38º Episódio – Folhetim (II sequência de novelas) – O MÊNSTRUO MÁGICO DAS ORQUÍDEAS GRÁVIDAS – Folhetim em Setenta Episódios por Carlos Pessoa Rosa

Nada disso Amélia, nunca estive tão singular, tão igual, tão normal… Não se preocupe. Isso é verdade, se o senhor fizer a barba e pentear o cabelo, ninguém vai desconfiar de onde veio, o senhor sabe, lá do hospital. Hospital não, Amélia, hospício. Não fale assim que agora o senhor está normal, ouvi bem o que disse do seu André, e tem razão. Fico imaginando o que diz de mim por aí… Nada não, eles é que dizem do senhor, acham esquisito o modo de vida que leva, mas aqui entre nós, cada um tem lá sua loucura, veja o seu André, vive lavando as mãos, sem motivo algum, Dona Heloisa carcome a unha como o rato faz com a madeira, as três irmãs da esquina, solteironas, vivem paparicando o padre, limpando as santas e adorando os anjos na paróquia, deram de vesti-los com roupas de renda que elas mesmas fazem, onde já se viu esconder o sexo dos anjos, que Deus me perdoe, ficam parecendo travestis, mas não vêm ao caso, elas gastam o rosário de tanto rezar, e que fique aqui entre nós, são virgens só na frente, o traseiro é ninho de cobra, conheço bem esse tipo de gente, e veja o seu Jacob do armazém, não dorme enquanto não conta e guarda as moedinhas conseguidas no dia, sempre levando uns juros dos mais pobres nos atrasos da conta… E a Amélia, qual a loucura da Amélia? Não pensei nisso, não senhor! Devo ter alguma… Respondeu e saiu rapidinho na direção do banheiro. Efeito dos remédios aguentar estas conversas inúteis, fosse outro o momento, não a teria deixado entrar… Melhor resolver os problemas comuns.

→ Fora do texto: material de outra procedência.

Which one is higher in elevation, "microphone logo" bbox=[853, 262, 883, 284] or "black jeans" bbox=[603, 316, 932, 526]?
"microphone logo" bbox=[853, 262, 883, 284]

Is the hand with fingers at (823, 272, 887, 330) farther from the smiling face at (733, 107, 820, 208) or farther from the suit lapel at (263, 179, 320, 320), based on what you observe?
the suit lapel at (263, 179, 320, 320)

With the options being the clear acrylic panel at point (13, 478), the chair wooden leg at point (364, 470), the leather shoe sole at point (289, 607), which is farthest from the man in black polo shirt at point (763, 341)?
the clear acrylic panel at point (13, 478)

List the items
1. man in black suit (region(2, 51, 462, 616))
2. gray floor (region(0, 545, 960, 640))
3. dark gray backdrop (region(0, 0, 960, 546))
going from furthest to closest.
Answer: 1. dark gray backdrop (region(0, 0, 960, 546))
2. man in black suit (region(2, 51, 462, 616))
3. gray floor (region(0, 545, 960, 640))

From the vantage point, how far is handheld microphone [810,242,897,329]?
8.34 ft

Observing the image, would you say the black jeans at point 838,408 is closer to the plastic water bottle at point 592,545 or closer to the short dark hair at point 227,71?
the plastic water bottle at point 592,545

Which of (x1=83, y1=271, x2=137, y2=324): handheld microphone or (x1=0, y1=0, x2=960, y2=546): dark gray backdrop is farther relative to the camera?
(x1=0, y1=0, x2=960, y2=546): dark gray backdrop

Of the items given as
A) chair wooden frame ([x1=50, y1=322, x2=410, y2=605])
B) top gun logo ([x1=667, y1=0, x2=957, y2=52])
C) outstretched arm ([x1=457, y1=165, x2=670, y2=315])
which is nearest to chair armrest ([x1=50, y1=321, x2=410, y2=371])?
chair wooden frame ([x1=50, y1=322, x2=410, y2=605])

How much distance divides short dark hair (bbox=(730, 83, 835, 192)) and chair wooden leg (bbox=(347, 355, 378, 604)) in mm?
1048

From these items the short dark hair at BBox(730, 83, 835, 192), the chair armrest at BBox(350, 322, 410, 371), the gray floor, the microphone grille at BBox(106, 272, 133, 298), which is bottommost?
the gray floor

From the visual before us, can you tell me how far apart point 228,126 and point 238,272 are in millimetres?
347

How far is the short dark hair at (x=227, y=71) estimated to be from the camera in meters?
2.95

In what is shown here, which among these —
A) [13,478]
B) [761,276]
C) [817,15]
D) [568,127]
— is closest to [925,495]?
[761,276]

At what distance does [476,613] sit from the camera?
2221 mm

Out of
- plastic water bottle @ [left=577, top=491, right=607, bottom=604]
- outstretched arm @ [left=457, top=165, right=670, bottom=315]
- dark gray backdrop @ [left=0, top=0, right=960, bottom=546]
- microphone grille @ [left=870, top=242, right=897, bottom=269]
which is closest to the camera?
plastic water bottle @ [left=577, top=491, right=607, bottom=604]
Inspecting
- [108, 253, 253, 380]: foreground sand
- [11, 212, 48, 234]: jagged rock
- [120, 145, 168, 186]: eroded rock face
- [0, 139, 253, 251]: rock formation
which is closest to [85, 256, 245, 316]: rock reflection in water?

A carteira sobre o móvel. Levo minha mão até ela, olhar oblíquo nos livros nas prateleiras, nas cartas sobre o móvel. Não é possível escrever sendo apenas um, é preciso ser duplo, pelo menos ter um sósia, um olhar estrangeiro, não sinto necessidade de dizer o comum, melhor o outro a falar do mundo e de nós, diferentes modos de enxergar e pensar, mas os malditos remédios deixam-me só, sem o outro de mim e meus fantasmas, suturaram a fenda onde habitam, mas logo os libertarei… Voltar à velha máquina de escrever, vício e vida, a literatura é um jogo. Melhor sair, pagar as contas e solicitar que religuem luz e água. Amélia?! Estou saindo, retorno assim que resolver os problemas. Digo alto. Não se preocupe, quando voltar não vai reconhecer a casa, o senhor vai ver, responde do banheiro a empregada, a voz misturada ao som da vassoura esfregando o chão. Às vezes tenho a sensação de nunca nesta casa… São os malditos fármacos, com o sentido dúbio da palavra, que nada resolvem sem antes remexer em outras estranhezas. Já perdi muito tempo, quanto mais cedo resolver, melhor. Na porta, as pernas moles… Saio, apesar do suor e das mãos frias. Estou fora… É o que pensam. O fora é um dentro sem portas e janelas. Dentro nunca será o avesso do fora. Melhor fechar a porta, não é seguro deixá-la aberta. Maldita mangueira! Não vou conseguir… Também, não há o que roubar, que ladrão cometeria algum delito em um curral de porcos? Fique sossegado, eu olho para você. Assustaria a voz surgida do nada e a mão sobre meu ombro direito, não reconhecesse de André. Rosto de um bicho-preguiça querendo ver em mim algum sinal de que a doença ainda.